:: EXERCISE PROMPT ::
Every entry below must be repeated exactly; skip the pictures.

Data listing:
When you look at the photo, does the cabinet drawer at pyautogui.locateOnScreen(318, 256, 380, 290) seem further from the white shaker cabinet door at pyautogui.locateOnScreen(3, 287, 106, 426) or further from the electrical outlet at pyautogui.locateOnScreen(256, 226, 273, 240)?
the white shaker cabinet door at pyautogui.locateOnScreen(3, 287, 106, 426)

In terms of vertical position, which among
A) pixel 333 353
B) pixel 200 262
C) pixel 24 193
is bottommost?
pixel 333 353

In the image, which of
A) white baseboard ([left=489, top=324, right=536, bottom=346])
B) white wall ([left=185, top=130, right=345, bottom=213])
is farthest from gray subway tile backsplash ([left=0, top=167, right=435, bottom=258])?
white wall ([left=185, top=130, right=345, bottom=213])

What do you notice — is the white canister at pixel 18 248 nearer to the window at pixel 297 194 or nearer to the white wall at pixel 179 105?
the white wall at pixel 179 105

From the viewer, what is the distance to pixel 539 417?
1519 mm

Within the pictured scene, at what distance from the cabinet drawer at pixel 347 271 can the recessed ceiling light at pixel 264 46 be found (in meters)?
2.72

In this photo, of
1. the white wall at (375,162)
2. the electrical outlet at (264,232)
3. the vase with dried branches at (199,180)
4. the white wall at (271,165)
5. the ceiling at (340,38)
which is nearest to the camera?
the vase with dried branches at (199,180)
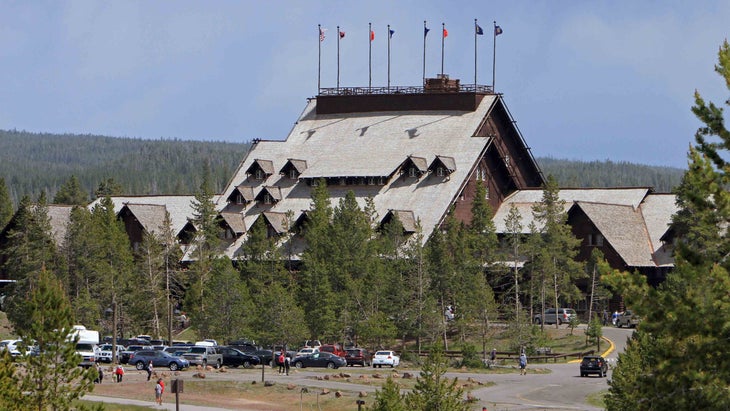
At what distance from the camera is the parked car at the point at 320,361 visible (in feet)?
323

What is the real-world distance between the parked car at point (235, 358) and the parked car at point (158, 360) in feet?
13.6

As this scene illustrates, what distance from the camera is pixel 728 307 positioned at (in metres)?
30.1

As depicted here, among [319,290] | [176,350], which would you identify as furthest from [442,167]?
[176,350]

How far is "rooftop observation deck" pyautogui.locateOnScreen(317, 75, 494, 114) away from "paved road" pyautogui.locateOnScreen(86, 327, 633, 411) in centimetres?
4582

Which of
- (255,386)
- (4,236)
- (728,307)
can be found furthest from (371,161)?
(728,307)

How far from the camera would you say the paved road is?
249 ft

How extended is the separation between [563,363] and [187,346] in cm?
2562

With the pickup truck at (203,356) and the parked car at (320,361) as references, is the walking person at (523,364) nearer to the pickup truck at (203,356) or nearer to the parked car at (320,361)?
the parked car at (320,361)

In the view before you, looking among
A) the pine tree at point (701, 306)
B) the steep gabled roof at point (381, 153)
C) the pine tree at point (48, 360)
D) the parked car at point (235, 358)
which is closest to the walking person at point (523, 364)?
the parked car at point (235, 358)

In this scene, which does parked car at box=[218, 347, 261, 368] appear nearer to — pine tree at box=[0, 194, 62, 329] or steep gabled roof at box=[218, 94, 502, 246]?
pine tree at box=[0, 194, 62, 329]

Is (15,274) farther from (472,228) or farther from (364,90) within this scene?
(364,90)

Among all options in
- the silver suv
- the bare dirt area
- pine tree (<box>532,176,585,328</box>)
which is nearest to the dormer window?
pine tree (<box>532,176,585,328</box>)

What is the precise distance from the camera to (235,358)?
100875 millimetres

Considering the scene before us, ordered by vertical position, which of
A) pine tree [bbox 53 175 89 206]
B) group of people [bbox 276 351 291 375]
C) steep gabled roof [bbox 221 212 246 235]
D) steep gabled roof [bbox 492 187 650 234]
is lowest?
group of people [bbox 276 351 291 375]
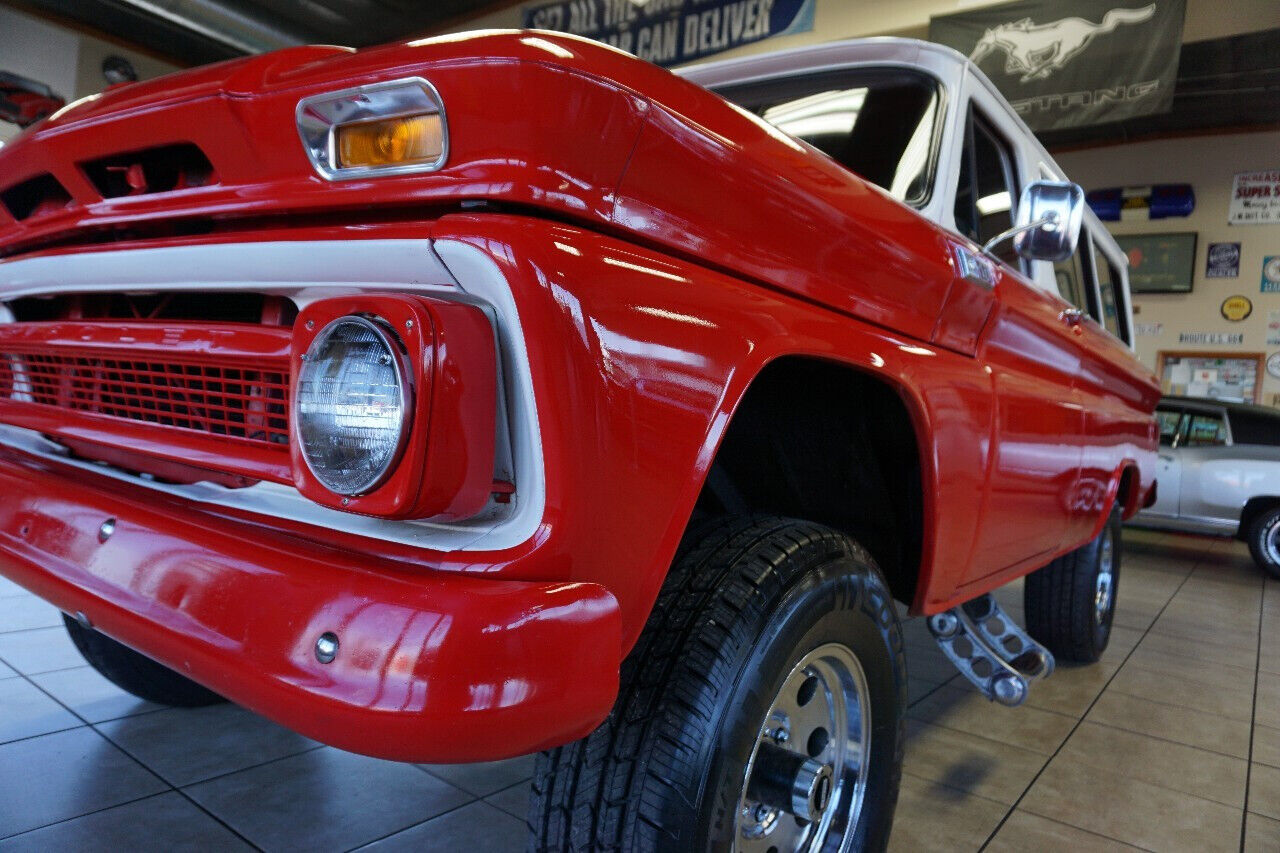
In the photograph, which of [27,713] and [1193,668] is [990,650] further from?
[27,713]

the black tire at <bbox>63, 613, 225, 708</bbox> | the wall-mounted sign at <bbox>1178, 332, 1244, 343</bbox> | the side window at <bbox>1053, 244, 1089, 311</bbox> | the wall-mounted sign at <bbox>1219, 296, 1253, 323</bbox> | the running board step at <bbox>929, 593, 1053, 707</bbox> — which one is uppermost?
the wall-mounted sign at <bbox>1219, 296, 1253, 323</bbox>

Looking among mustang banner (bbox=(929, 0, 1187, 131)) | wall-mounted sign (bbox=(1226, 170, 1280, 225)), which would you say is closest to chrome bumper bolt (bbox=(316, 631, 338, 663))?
mustang banner (bbox=(929, 0, 1187, 131))

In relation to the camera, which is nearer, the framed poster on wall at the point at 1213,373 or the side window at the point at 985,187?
the side window at the point at 985,187

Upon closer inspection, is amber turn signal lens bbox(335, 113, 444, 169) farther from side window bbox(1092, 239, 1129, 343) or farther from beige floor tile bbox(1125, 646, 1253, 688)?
beige floor tile bbox(1125, 646, 1253, 688)

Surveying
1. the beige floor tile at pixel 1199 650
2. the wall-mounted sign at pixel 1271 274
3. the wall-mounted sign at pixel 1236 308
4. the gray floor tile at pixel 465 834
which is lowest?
the beige floor tile at pixel 1199 650

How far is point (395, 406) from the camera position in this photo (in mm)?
808

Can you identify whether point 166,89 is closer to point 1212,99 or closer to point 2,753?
point 2,753

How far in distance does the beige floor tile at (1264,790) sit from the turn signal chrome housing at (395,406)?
2.38 metres

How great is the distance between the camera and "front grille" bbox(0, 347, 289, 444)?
1.06 metres

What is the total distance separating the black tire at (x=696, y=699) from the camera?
1.02 metres

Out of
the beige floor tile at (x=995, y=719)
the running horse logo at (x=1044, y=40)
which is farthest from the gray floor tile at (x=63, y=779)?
the running horse logo at (x=1044, y=40)

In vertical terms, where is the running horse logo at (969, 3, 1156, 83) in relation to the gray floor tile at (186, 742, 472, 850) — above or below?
above

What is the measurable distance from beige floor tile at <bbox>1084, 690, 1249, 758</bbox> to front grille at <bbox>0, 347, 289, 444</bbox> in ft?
8.92

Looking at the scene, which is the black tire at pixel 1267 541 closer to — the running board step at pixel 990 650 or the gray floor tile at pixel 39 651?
the running board step at pixel 990 650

:: WRITTEN SOLUTION ::
When you look at the photo, does the cabinet drawer at pyautogui.locateOnScreen(318, 256, 380, 290) seem further from the white shaker cabinet door at pyautogui.locateOnScreen(3, 287, 106, 426) or further from the electrical outlet at pyautogui.locateOnScreen(256, 226, 273, 240)?
the white shaker cabinet door at pyautogui.locateOnScreen(3, 287, 106, 426)

In terms of vertical position, which among
A) pixel 333 353
B) pixel 200 262
C) pixel 24 193
is bottommost?
pixel 333 353

In the image, which of
A) white baseboard ([left=489, top=324, right=536, bottom=346])
B) white wall ([left=185, top=130, right=345, bottom=213])
is farthest from gray subway tile backsplash ([left=0, top=167, right=435, bottom=258])?
white wall ([left=185, top=130, right=345, bottom=213])

What do you notice — is the white canister at pixel 18 248 nearer to the window at pixel 297 194 or nearer to the white wall at pixel 179 105?
the white wall at pixel 179 105

From the viewer, what is the distance to pixel 539 417?
1519 mm

Within the pictured scene, at what distance from the cabinet drawer at pixel 347 271 can the recessed ceiling light at pixel 264 46 be found (in meters)?
2.72

In this photo, of
1. the white wall at (375,162)
2. the electrical outlet at (264,232)
3. the vase with dried branches at (199,180)
4. the white wall at (271,165)
5. the ceiling at (340,38)
which is nearest to the camera?
the vase with dried branches at (199,180)
At what distance from the camera is the parked car at the point at 320,361 visible (in feet)?
323

What is the real-world distance between the parked car at point (235, 358) and the parked car at point (158, 360) in feet?
13.6

As this scene illustrates, what distance from the camera is pixel 728 307 positioned at (in metres)?
30.1

As depicted here, among [319,290] | [176,350], which would you identify as furthest from [442,167]?
[176,350]

How far is "rooftop observation deck" pyautogui.locateOnScreen(317, 75, 494, 114) away from "paved road" pyautogui.locateOnScreen(86, 327, 633, 411) in centimetres?
4582

Which of
- (255,386)
- (4,236)
- (728,307)
can be found furthest from (371,161)?
(728,307)

How far from the camera would you say the paved road is?
249 ft

How extended is the separation between [563,363] and [187,346] in cm?
2562

With the pickup truck at (203,356) and the parked car at (320,361) as references, is the walking person at (523,364) nearer to the pickup truck at (203,356) or nearer to the parked car at (320,361)?
the parked car at (320,361)

In the view before you, looking among
A) the pine tree at point (701, 306)
B) the steep gabled roof at point (381, 153)
C) the pine tree at point (48, 360)
D) the parked car at point (235, 358)
which is closest to the walking person at point (523, 364)?
the parked car at point (235, 358)

In this scene, which does parked car at box=[218, 347, 261, 368] appear nearer to — pine tree at box=[0, 194, 62, 329] or steep gabled roof at box=[218, 94, 502, 246]?
pine tree at box=[0, 194, 62, 329]

Is (15,274) farther from (472,228) or farther from (364,90) within this scene?
(364,90)

Among all options in
- the silver suv
- the bare dirt area
- pine tree (<box>532,176,585,328</box>)
which is nearest to the dormer window?
pine tree (<box>532,176,585,328</box>)

What is the precise distance from the camera to (235,358)?
100875 millimetres

Considering the scene before us, ordered by vertical position, which of
A) pine tree [bbox 53 175 89 206]
B) group of people [bbox 276 351 291 375]
C) steep gabled roof [bbox 221 212 246 235]
D) steep gabled roof [bbox 492 187 650 234]
is lowest?
group of people [bbox 276 351 291 375]
In the photograph, which of [27,713] and [1193,668] is [990,650] further from?
[27,713]

the black tire at <bbox>63, 613, 225, 708</bbox> | the wall-mounted sign at <bbox>1178, 332, 1244, 343</bbox> | the side window at <bbox>1053, 244, 1089, 311</bbox> | the wall-mounted sign at <bbox>1219, 296, 1253, 323</bbox> | the running board step at <bbox>929, 593, 1053, 707</bbox> — which one is uppermost?
the wall-mounted sign at <bbox>1219, 296, 1253, 323</bbox>

Looking among mustang banner (bbox=(929, 0, 1187, 131)) | wall-mounted sign (bbox=(1226, 170, 1280, 225)), which would you say is closest to chrome bumper bolt (bbox=(316, 631, 338, 663))?
mustang banner (bbox=(929, 0, 1187, 131))

In relation to the camera, which is nearer, the framed poster on wall at the point at 1213,373 or the side window at the point at 985,187?
the side window at the point at 985,187

Upon closer inspection, is amber turn signal lens bbox(335, 113, 444, 169) farther from side window bbox(1092, 239, 1129, 343) or farther from beige floor tile bbox(1125, 646, 1253, 688)?
beige floor tile bbox(1125, 646, 1253, 688)

Surveying
1. the beige floor tile at pixel 1199 650
2. the wall-mounted sign at pixel 1271 274
3. the wall-mounted sign at pixel 1236 308
4. the gray floor tile at pixel 465 834
which is lowest?
the beige floor tile at pixel 1199 650

How far is point (395, 406) from the camera position in this photo (in mm)?
808

Can you identify whether point 166,89 is closer to point 1212,99 or closer to point 2,753?
point 2,753

How far in distance does the beige floor tile at (1264,790) sit from the turn signal chrome housing at (395,406)?
2.38 metres

How great is the distance between the camera and "front grille" bbox(0, 347, 289, 444)?
1.06 metres

What is the total distance separating the black tire at (x=696, y=699) from the camera?
1.02 metres

Out of
the beige floor tile at (x=995, y=719)
the running horse logo at (x=1044, y=40)
which is farthest from the gray floor tile at (x=63, y=779)?
the running horse logo at (x=1044, y=40)

In vertical terms, where is the running horse logo at (969, 3, 1156, 83) in relation to the gray floor tile at (186, 742, 472, 850) — above or below?
above

What is the measurable distance from beige floor tile at <bbox>1084, 690, 1249, 758</bbox> to front grille at <bbox>0, 347, 289, 444</bbox> in ft?
8.92

Looking at the scene, which is the black tire at pixel 1267 541 closer to — the running board step at pixel 990 650 or the gray floor tile at pixel 39 651?
the running board step at pixel 990 650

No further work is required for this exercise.